Among the architectural jumble of the Academica Septima Superior is a ruined mosque. According to the covenfolk, it was stolen from its usual resting place in Cadiz and deposited in the Academica by Xinophides of Tytalus, after he was annoyed by the boasting of the townsfolk that they would be prosperous and teeming with foreign slaves until Allah took their mosque from them. In what may prove to have been a wise decision, Xinophides left the mosque at the very edge of the Academica. Since then, it has become a tiny outpost of the Dominion within the covenant.


The mosque consists of a covered prayer hall and an open courtyard, both rectangular and approximately the same size. One corner of the courtyard wall was dominated by a minaret when the mosque was originally built. Either the violence of the structure's theft or subsequent neglect has caused the majority of the tower above the second storey to collapse.

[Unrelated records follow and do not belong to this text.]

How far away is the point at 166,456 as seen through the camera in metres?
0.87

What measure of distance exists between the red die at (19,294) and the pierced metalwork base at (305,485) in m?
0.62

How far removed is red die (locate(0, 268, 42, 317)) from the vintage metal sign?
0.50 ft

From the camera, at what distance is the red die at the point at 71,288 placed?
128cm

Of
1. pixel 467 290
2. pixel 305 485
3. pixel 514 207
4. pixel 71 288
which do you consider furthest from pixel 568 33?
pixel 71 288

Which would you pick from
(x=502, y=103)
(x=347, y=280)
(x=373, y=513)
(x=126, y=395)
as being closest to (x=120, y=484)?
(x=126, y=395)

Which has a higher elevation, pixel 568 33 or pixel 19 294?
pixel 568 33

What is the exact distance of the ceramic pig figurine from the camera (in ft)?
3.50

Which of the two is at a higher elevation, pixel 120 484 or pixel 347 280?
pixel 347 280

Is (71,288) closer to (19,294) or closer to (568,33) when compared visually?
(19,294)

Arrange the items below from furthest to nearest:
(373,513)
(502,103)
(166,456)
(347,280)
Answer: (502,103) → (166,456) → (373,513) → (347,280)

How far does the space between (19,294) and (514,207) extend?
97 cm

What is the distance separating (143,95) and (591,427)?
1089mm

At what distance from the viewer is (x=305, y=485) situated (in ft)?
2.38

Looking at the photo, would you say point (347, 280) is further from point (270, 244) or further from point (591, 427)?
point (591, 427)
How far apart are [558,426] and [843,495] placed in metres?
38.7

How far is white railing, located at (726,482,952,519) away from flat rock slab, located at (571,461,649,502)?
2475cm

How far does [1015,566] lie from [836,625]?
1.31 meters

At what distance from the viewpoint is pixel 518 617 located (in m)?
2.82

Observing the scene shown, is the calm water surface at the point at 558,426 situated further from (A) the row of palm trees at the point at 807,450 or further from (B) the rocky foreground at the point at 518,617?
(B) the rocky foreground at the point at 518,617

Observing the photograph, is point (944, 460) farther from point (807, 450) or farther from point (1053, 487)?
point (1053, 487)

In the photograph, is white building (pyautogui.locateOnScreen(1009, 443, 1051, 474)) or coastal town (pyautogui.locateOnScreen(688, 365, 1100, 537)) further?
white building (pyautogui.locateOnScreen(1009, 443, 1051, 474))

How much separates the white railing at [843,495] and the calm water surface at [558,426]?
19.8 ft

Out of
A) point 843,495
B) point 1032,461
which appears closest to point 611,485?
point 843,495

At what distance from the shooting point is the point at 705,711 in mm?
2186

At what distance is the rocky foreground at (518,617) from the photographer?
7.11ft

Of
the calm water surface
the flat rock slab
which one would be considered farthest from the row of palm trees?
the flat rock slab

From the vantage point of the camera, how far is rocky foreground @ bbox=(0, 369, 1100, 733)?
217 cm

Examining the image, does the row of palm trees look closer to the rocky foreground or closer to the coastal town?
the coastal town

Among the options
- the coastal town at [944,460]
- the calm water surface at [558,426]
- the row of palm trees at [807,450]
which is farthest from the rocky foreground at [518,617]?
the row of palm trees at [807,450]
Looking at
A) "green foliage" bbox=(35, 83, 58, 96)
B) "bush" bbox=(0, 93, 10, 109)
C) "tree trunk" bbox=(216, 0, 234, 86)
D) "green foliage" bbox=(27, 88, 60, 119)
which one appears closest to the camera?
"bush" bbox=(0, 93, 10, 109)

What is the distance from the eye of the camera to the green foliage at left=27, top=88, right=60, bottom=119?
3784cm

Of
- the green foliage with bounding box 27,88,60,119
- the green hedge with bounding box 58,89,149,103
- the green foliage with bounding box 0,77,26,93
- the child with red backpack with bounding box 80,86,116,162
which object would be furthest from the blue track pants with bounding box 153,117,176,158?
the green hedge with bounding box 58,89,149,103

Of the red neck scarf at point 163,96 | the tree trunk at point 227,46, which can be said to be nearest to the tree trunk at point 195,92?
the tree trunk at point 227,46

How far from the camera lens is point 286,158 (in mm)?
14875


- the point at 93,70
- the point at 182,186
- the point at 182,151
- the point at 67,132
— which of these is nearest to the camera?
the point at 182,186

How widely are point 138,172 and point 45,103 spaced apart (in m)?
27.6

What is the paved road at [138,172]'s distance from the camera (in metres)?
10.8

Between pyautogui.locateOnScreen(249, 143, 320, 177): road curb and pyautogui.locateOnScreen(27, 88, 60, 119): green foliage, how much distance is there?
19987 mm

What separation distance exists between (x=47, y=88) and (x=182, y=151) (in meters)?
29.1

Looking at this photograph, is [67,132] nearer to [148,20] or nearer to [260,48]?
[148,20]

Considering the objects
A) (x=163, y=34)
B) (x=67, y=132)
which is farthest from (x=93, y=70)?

The courtyard was once kept clean and tidy, but is now a morass of broken paving stones, mud and the detritus of centuries. A fountain in the centre of the courtyard, where the faithful once ritually washed themselves before prayer, is now choked with leaf litter and compost. Around the wall, half a dozen dead orange trees are slowly decomposing.

The prayer hall looks no better, as several interior columns have collapsed, allowing large sections of the roof to fall in. The elaborate mosaic that covered three walls is now cracked and filthy.

Kostas the Autocrat once used a hidden compartment beneath the minbar to store the Academica's accumulated coin and jewellery. Since the coming of the new magi, and especially the passing of the Autocracy to Tyche after her father's death, this secret treasury has been thoroughly looted. The space, however, remains useful for storing things out of sight of the covenfolk.


Despite appearances, the power of the Almighty has not fled the mosque. Rather, it has retreated to a Divine regio overlaying the site. Anyone who attempts to climb the inside of the minaret, or who removes their shoes and enters the prayer hall, at one of the five traditional prayer times (dusk, dawn, mid-morning, noon and mid-afternoon) will immediately find themselves elsewhere.


In contrast to the drab decay of the mundane level, the mosque in the regio is a place of wonder. The air is as warm and dry as an Andalusian summer, no matter what season holds sway over the rest of the covenant and the light is almost blindingly, painfully bright. The minaret stands tall and proud, and the prayer hall is intact. The mihrab of the prayer hall bears a calligraphic inscription, inlaid with silver, proclaiming 'there is no God but Allah'. William le Pen has noted that the rest of the customary credo '…and Mohammed is his prophet' appears to be absent.

Outside, the stones of the courtyard are in good repair, and covered with a fine layer of gold dust. This dust falls constantly, seemingly from nowhere. Much of it lands in the fountain, creating a bowl full of gold in which the words 'God is great. God is good.' are constantly written by an invisible hand.

The orange trees remain dead, marring the otherwise beautiful serenity of the scene.

Effects on Magic

Naturally enough, the regio bears a significant Divine aura. Exactly how strong the aura is has not been tested. This makes power drawn from the Magical or Faerie realms difficult to exercise.


When the magi and their companions first entered the regio, they were greeted by an angel named Tephas. In between chiding Brennix for his refusal to honour God, Tephas indicated that the curse could be lifted if it once again smelled the Blossoms of Al-Andalus.